#### Task:
Your answer must be an exact copy of the records below, minus any images.

(Items listed in a dataset)
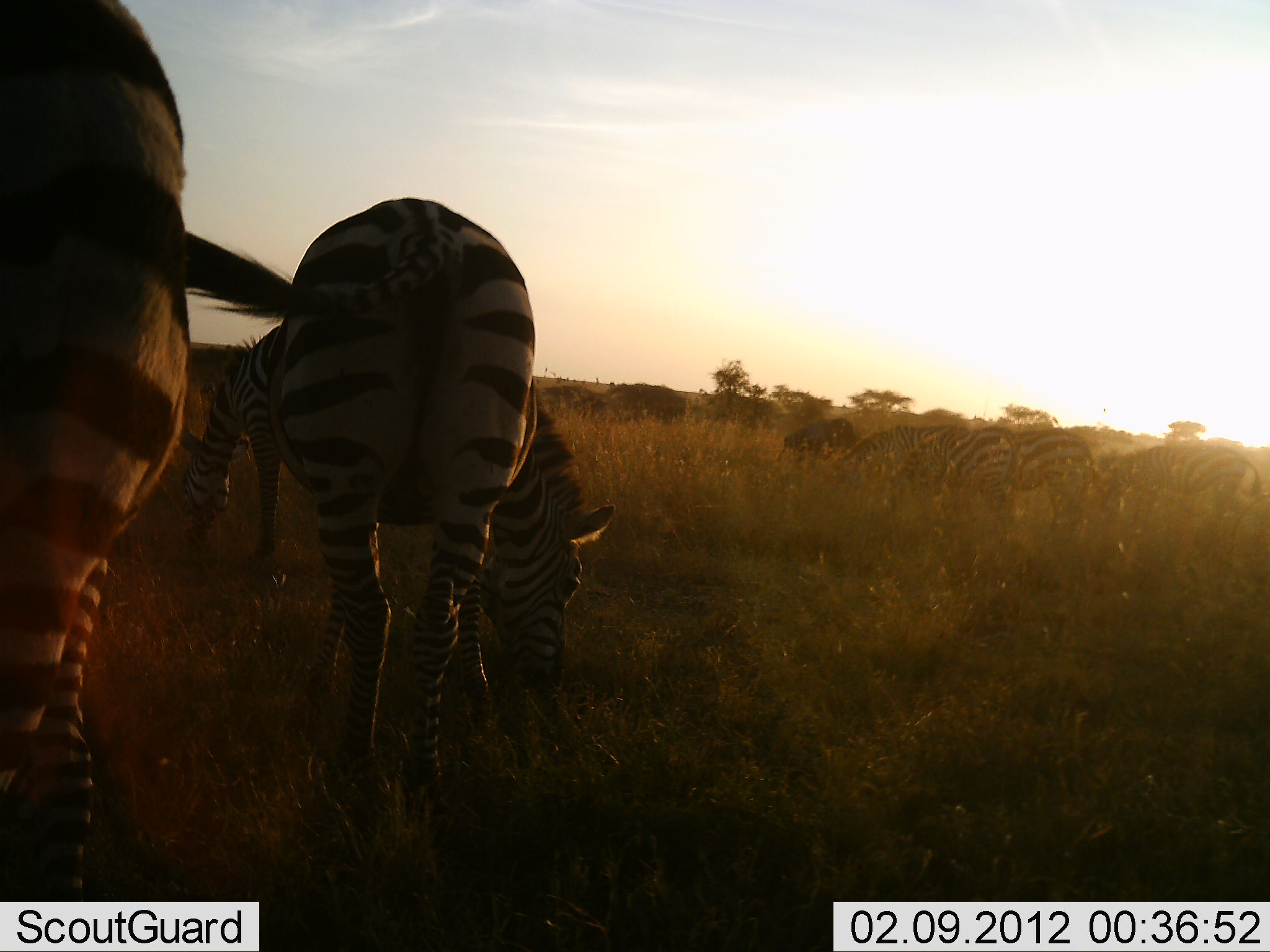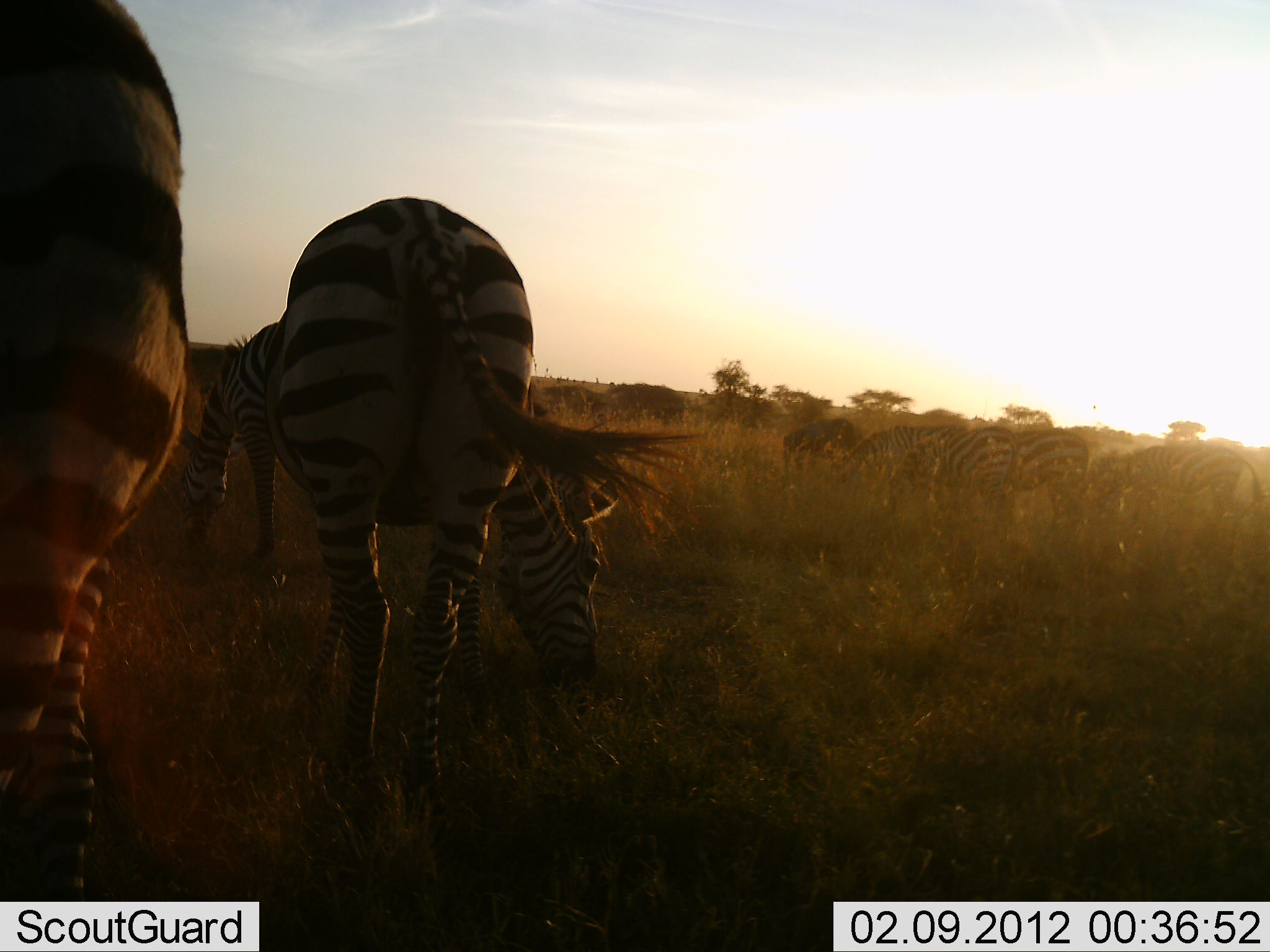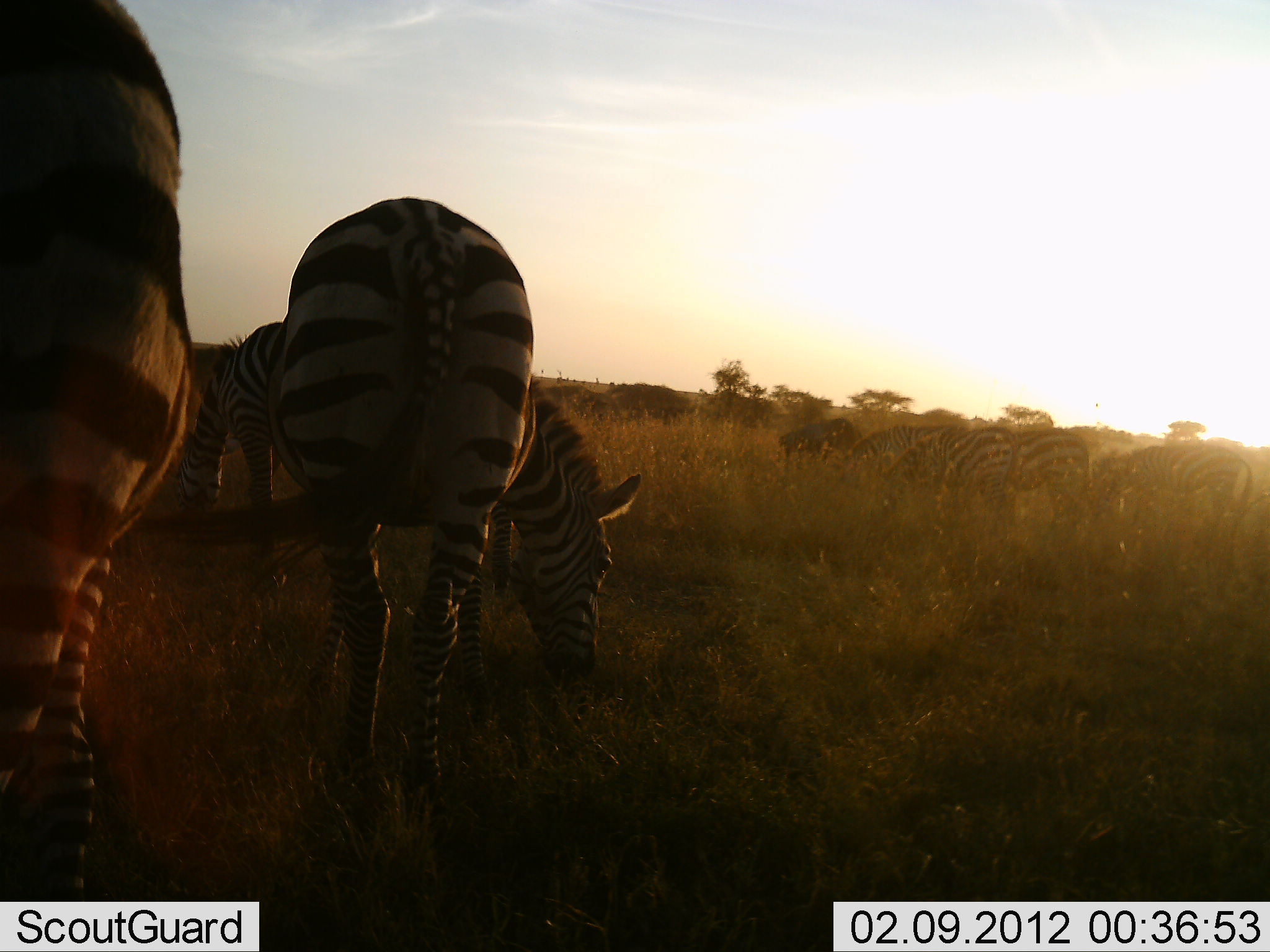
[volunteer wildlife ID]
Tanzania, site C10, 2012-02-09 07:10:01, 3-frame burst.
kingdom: Animalia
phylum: Chordata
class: Mammalia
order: Perissodactyla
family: Equidae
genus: Equus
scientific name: Equus quagga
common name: plains zebra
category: zebra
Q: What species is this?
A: Zebra (plains zebra) (Equus quagga).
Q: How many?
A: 7.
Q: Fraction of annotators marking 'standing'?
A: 39%.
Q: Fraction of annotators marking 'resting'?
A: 9%.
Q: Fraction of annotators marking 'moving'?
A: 4%.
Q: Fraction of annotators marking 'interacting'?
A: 0%.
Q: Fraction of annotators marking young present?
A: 0%.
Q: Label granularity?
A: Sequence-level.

#### Response to the task:
[volunteer wildlife ID]
Tanzania, site C10, 2012-02-09 07:10:01, 3-frame burst.
kingdom: Animalia
phylum: Chordata
class: Mammalia
order: Perissodactyla
family: Equidae
genus: Equus
scientific name: Equus quagga
common name: plains zebra
category: zebra
Q: What species is this?
A: Zebra (plains zebra) (Equus quagga).
Q: How many?
A: 7.
Q: Fraction of annotators marking 'standing'?
A: 39%.
Q: Fraction of annotators marking 'resting'?
A: 9%.
Q: Fraction of annotators marking 'moving'?
A: 4%.
Q: Fraction of annotators marking 'interacting'?
A: 0%.
Q: Fraction of annotators marking young present?
A: 0%.
Q: Label granularity?
A: Sequence-level.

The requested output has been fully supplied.